Reflexões

O que é “se tornar como criança”?

“E disse: Em verdade vos digo que, se não vos converterdes e não vos tornardes como crianças, de modo algum entrareis no reino dos céus” (Mateus 18:3)

Estou convencido que se tornar como uma criança é uma decisão. Embora Jesus não tenha ensinado ninguém a aderir ao comportamento de uma criança, Ele indica a essência desprendida, sem formalidades, a simplicidade, a fidelidade do coração e sobretudo a incapacidade de uma criança. Até por que, se fôssemos nos tornar em tudo como crianças, isso significaria viver com a mesma responsabilidade delas, com as mesmas exigências de quem não sabe compreender o tempo das coisas, que não sabe o valor delas. Mas, pelo contexto em que Jesus disse isso, entendemos muito bem o que quis dizer. Os discípulos o abordaram e o questionaram sobre quem seria o maior no Reino.
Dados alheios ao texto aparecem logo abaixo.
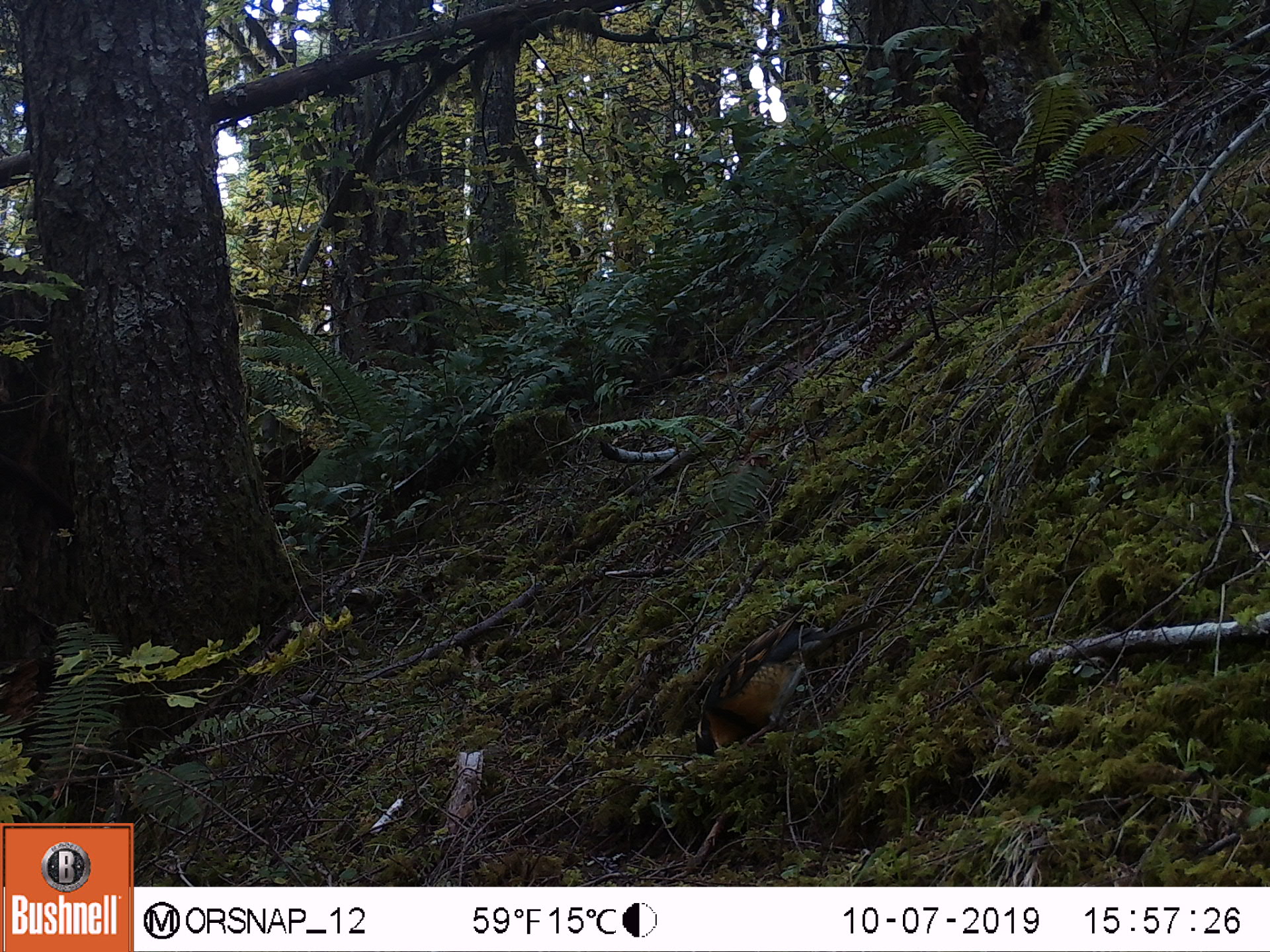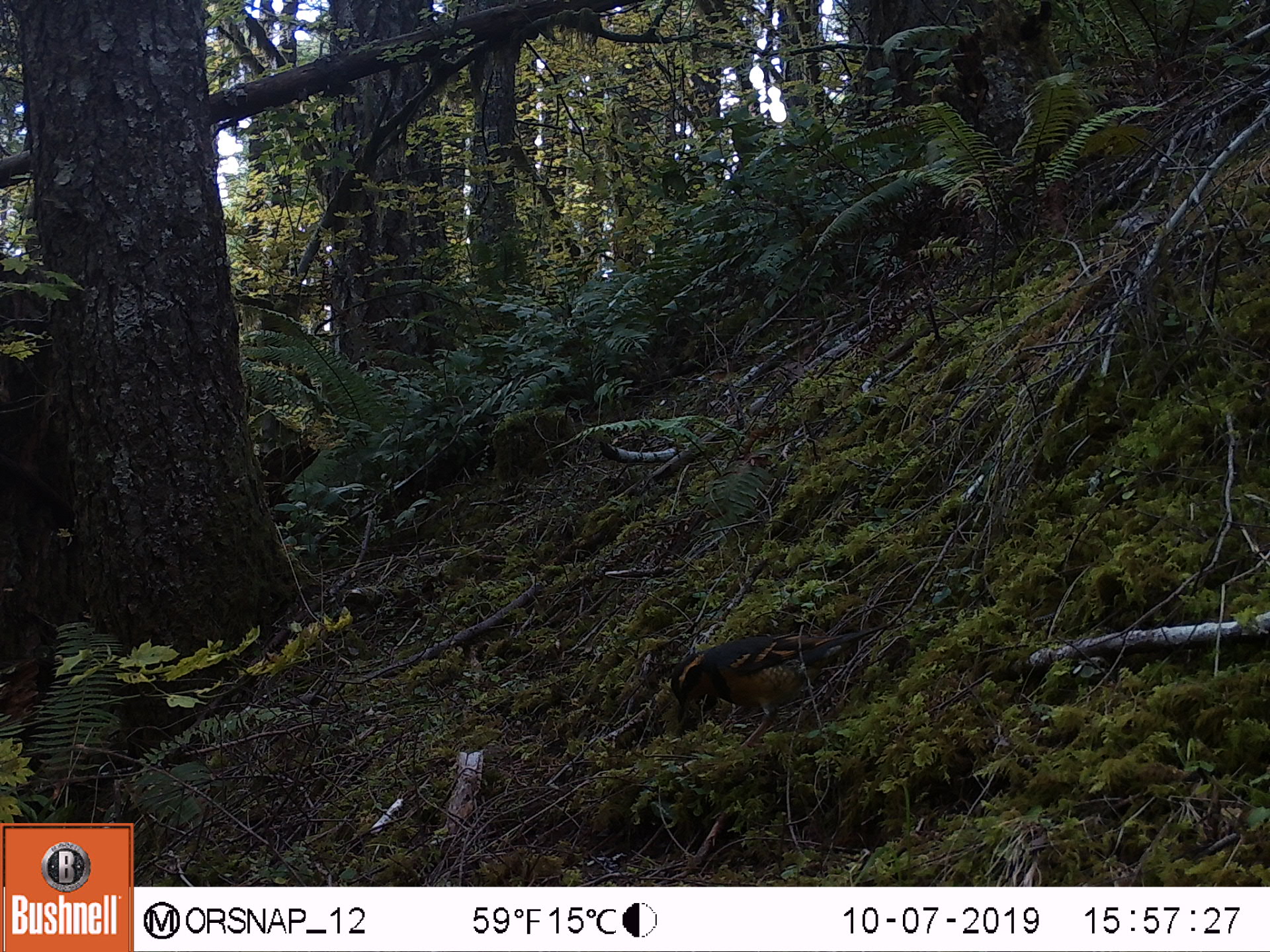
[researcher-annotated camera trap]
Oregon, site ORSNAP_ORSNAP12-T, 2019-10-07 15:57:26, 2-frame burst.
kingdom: Animalia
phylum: Chordata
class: Aves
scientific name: Aves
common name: bird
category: other bird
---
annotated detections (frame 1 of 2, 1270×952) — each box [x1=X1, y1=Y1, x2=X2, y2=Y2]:
other bird: [x1=632, y1=606, x2=922, y2=771]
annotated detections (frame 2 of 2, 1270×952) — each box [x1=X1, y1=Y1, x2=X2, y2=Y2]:
other bird: [x1=641, y1=569, x2=887, y2=758]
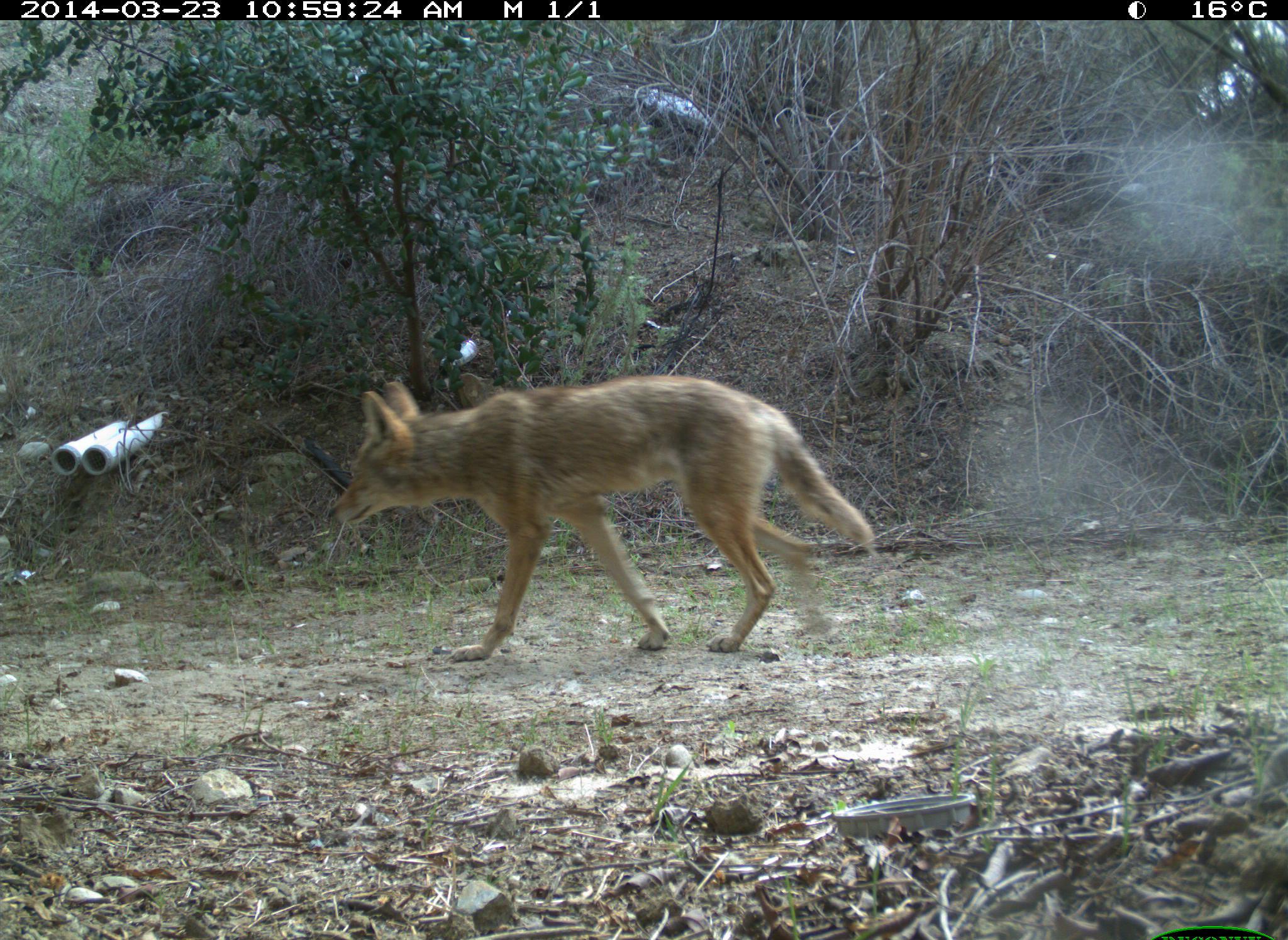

Papo de gente grande, de quem está disputando um cargo melhor no emprego, de quem quer ser visto, de quem aprecia as hierarquias.

Esse tipo de conversa revela o que muitas vezes passa no nosso coração. Eu vejo os discípulos de Jesus, suas deficiências e características, muitas vezes como tipos do que somos. Me identifico com suas deficiências. Eles eram gente comum que representam o tipo de pessoa que se aproxima de Jesus. Gente falha, com complexos, interesses dúbios mas que tem um coração disposto a deixar tudo por Ele e que se perseverar até o fim alcançará uma transformação completa.

Porém, no meio da caminhada muitas vezes nos deparamos com decisões, escolhas que devemos tomar, caminhos que devemos trilhar e que exigem de nós deliberar sobre que tipo de postura teremos: um coração de quem sabe o que faz e só depende de si ou um coração de criança. E talvez o mais singular desse tipo de coração seja o reconhecimento da incapacidade de viver só. Se alguém se atreve a abandonar uma criança, pela lei pode ser processada por abandono de incapaz. Por que será que essa lei foi pensada e articulada? Por que uma criança é incapaz de se virar sozinha. Mas quem hoje é humilde o suficiente pra reconhecer que não pode? Que depende? Que precisa?

Como criança na malícia

Paulo replica o ensino de Jesus ao evidenciar esse princípio:

“Irmãos, não sejais meninos no juízo; na malícia, sim, sede crianças; quanto ao juízo, sede homens amadurecidos” (1 Coríntios 14:20)

A criança não é exercitada na malícia. Não que elas não a tenham. É só lembrar que mesmo quando crianças somos todos criaturas caídas que carecem da glória de Deus. A malícia de uma criança é pouco articulada e ao mesmo tempo ingênua. A criança também não é humilde por natureza mas geralmente reconhece suas limitações e incapacidade. Ela sempre pede pelo colo do pai. Meu filho de 2 anos quando se vê em uma situação que ele identifica como perigosa imediatamente recorre ao meu colo. Não tem vergonha de dizer também que está com medo. Ele é bem autêntico. E diante do desconhecido estou sempre o ensinando o quanto ele pode realizar e também sinalizo os perigos. Quando tenta me enganar para se beneficiar, dificilmente tem sucesso ao usar da malícia pouco exercitada dele.

Como homens amadurecidos

Essa ordem pode aparentar uma contradição com o ensino de Jesus, mas não. Ao nos ensinar sobre se tornar como crianças, Ele está simplesmente tocando nas raízes do coração rebelde, independente e soberbo do ser humano. E é dessas coisas que devemos converter o caminho, mudar de direção. É isso que leva os homens para o buraco: a necessidade de andar só, de dizer que ninguém manda na gente, as muitas reservas com autoridade, o medo de ser controlado, o desejo de ser visto, a sede pelo poder etc. Jesus combate tudo isso nos ensinando a ter um coração de criança. Porém o alvo que Ele tem é que nos tornemos homens amadurecidos na capacidade de entender as coisas espirituais. Ele deseja que sejamos exercitados no juízo orientado pelo Espírito. Não no juízo da carne que julga pelas aparências, pelas simples evidências. Jesus em forma humana ensinou como ser alguém de grande discernimento. Ele discernia os corações, os motivos e julgava com um juízo que não é desse mundo.

Eu tenho um pedido a Deus: Que não quero viver como menino, mas quero ter um coração de criança. Quero permitir que o Pai me conduza pela mão e pra isso peço a Ele que me faça crescer no discernimento das coisas espirituais mas também quero que Ele use meus irmãos, sem medo, sem justiça própria, reconhecendo Ele em tudo e consciente de que os homens podem errar, mas o Pai não.